• _WRITTEN EXERCISE_: Rewrite the records starting at the line containing "From the visual" and ending with the last record, changing "capture point" to "camera position" and keeping everything else the same. Do not include the pictures in your answer.

Entries on spatial positioning
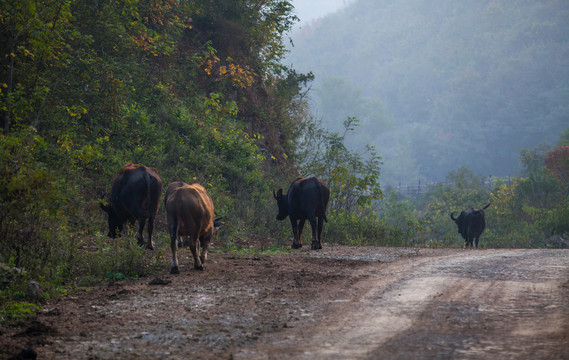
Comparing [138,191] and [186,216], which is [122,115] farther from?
[186,216]

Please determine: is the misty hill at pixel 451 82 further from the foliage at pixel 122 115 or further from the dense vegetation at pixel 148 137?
the foliage at pixel 122 115

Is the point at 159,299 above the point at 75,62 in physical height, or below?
below

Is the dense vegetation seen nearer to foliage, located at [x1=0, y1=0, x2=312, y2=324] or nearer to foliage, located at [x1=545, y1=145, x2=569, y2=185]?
foliage, located at [x1=0, y1=0, x2=312, y2=324]

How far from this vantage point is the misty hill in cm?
8431

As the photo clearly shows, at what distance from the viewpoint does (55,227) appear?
859cm

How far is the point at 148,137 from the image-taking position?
1619 cm

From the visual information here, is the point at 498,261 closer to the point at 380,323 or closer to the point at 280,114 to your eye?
the point at 380,323

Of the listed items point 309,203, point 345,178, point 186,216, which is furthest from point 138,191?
point 345,178

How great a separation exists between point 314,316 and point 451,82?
101386 mm

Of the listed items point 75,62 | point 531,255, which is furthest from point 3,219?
point 531,255

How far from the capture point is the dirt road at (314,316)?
4605mm

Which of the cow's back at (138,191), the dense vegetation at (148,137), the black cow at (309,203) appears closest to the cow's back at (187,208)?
the dense vegetation at (148,137)

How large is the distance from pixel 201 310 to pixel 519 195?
28.9 m

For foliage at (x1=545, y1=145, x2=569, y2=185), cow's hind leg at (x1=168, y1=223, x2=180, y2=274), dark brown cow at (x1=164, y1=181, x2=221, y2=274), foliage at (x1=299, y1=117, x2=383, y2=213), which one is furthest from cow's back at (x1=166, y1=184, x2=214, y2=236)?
foliage at (x1=545, y1=145, x2=569, y2=185)
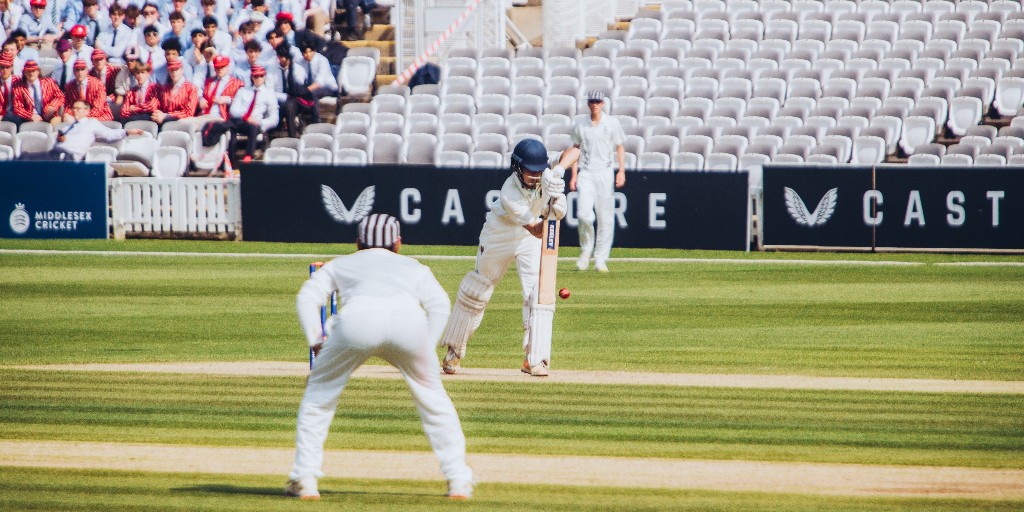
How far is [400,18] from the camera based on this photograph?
85.8 ft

• _TASK SOLUTION_:
From the visual information here, is the point at 498,261 closer to the point at 380,323 or closer to the point at 280,114 to your eye?
the point at 380,323

Of the listed items point 309,203, point 345,178, point 186,216, which is furthest from point 138,191?
point 345,178

How great a separation exists between point 314,316 and point 451,82?
101386 mm

Of the listed items point 75,62 | point 531,255, which is furthest from point 3,219?
point 531,255

How far from the camera position is the dirt road at (314,316)?
4605mm

Which of the cow's back at (138,191), the dense vegetation at (148,137), the black cow at (309,203) appears closest to the cow's back at (187,208)?
the dense vegetation at (148,137)

How large is the distance from pixel 201 310 to pixel 519 195?
28.9 m

For foliage at (x1=545, y1=145, x2=569, y2=185), cow's hind leg at (x1=168, y1=223, x2=180, y2=274), dark brown cow at (x1=164, y1=181, x2=221, y2=274), foliage at (x1=299, y1=117, x2=383, y2=213), which one is furthest from cow's back at (x1=166, y1=184, x2=214, y2=236)?
foliage at (x1=545, y1=145, x2=569, y2=185)
How far is [400,18] from the camera based on this photograph?
85.8 ft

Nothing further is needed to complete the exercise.